The Government has recently announced it is looking at a range of amendments aimed at boosting the aquaculture sector’s potential to generate sustainable economic growth for New Zealand.
Chairman Peter Buckley said the regional council supported a strategic approach to the sustainable growth of aquaculture.
"Marine farming could create up to 600 new jobs and inject $200 to $300 million into the Waikato economy over the next 20 years," he said.
"We’re keen to promote economic growth but there are also environmental concerns that we must take into account.
"So we’re looking forward to working with the Government, industry and other stakeholders on developing a national aquaculture strategy and plan that supports the goal of reaching $1 billion in sales by 2025 while also safeguarding our environment."

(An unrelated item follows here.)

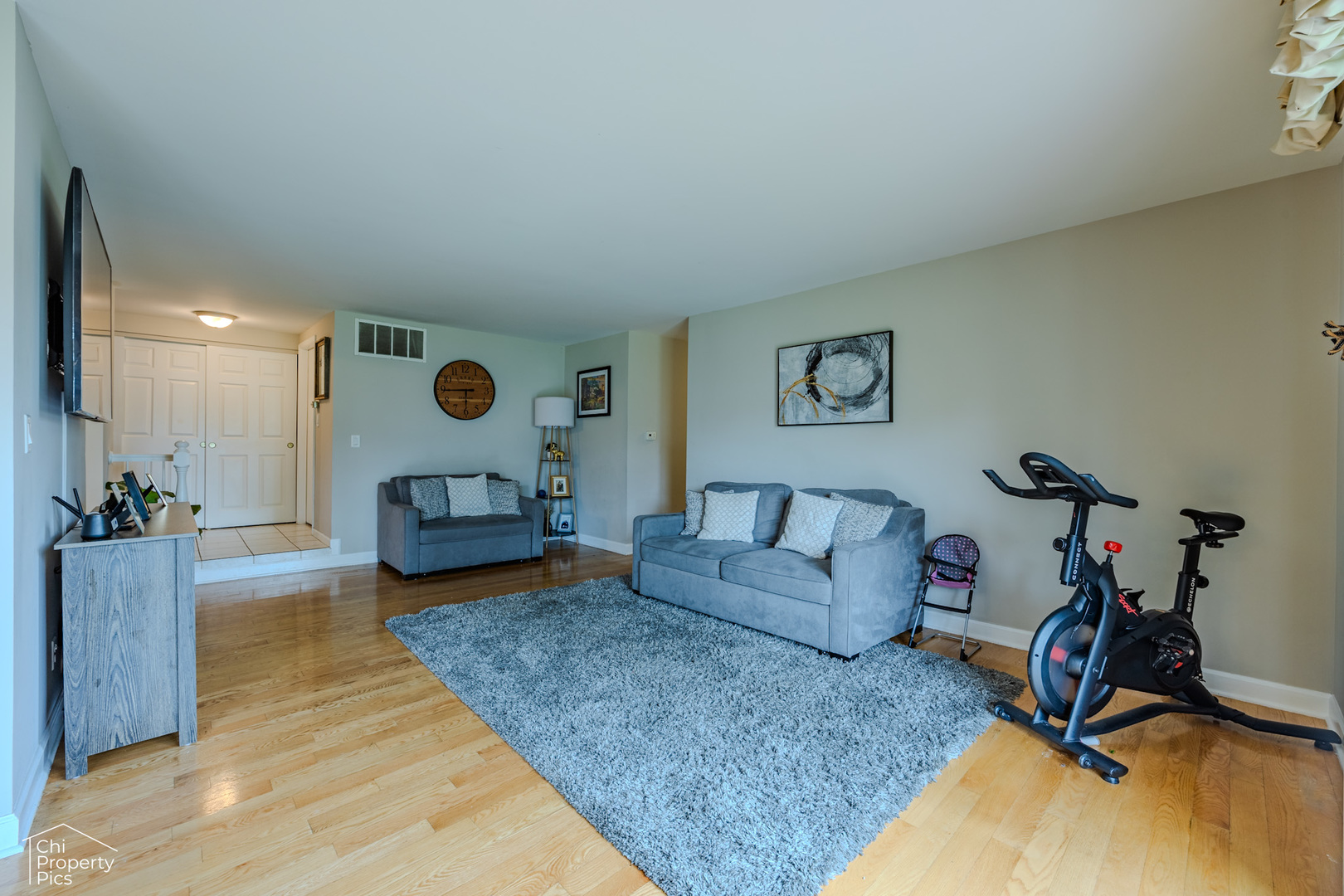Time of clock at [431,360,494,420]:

The proposals include a range of measures including removing the requirement for aquaculture to occur only in aquaculture management areas.
Currently 1500 hectares are allocated for aquaculture in the Firth of Thames, an area of significant ecological value. Shellfish is the only type of aquaculture permitted in these areas, but kingfish, for example, could provide returns of more than $400,000 per hectare – more than 10 times higher than shellfish.
While responsibility for the management of aquaculture will remain with regional councils, the reforms include agreement in principle to establish a power for the Minister of Fisheries and Aquaculture to amend regional coastal plans in exceptional circumstances where it is in significant regional or national interest.
"This is one proposal we will be watching carefully and working closely with Government and industry to balance the economic benefits and the environmental impacts of marine fishing in the regional and national interest."
The Aquaculture Reform Bill is being drafted and is expected to be introduced in mid-2010.